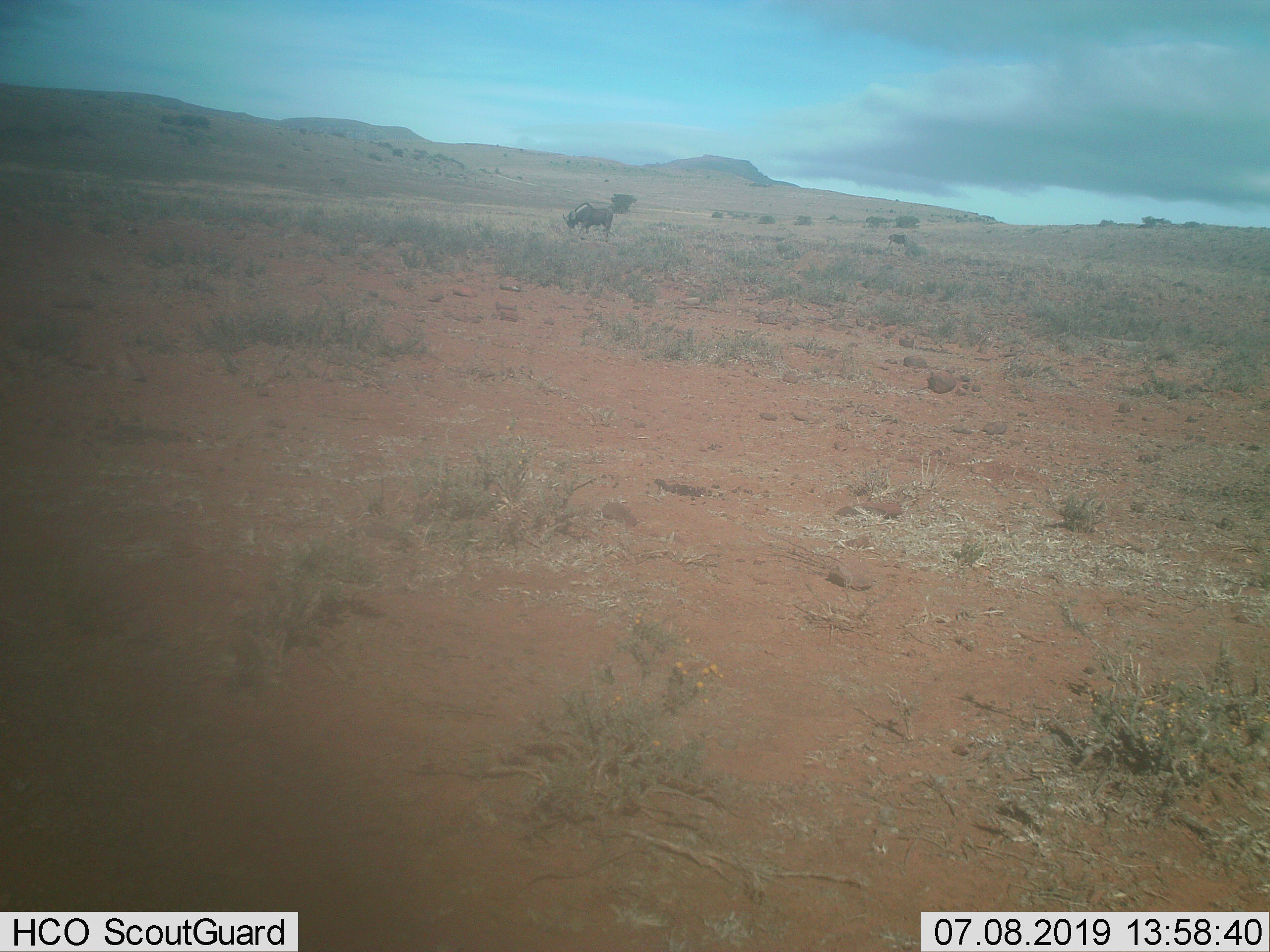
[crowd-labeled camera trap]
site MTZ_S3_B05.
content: unidentified animal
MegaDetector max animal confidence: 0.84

______________________________

■ What this task involves:
A count is wanted, and nothing else: the lines of this listing that include the word "animal".

■ Task solution:
2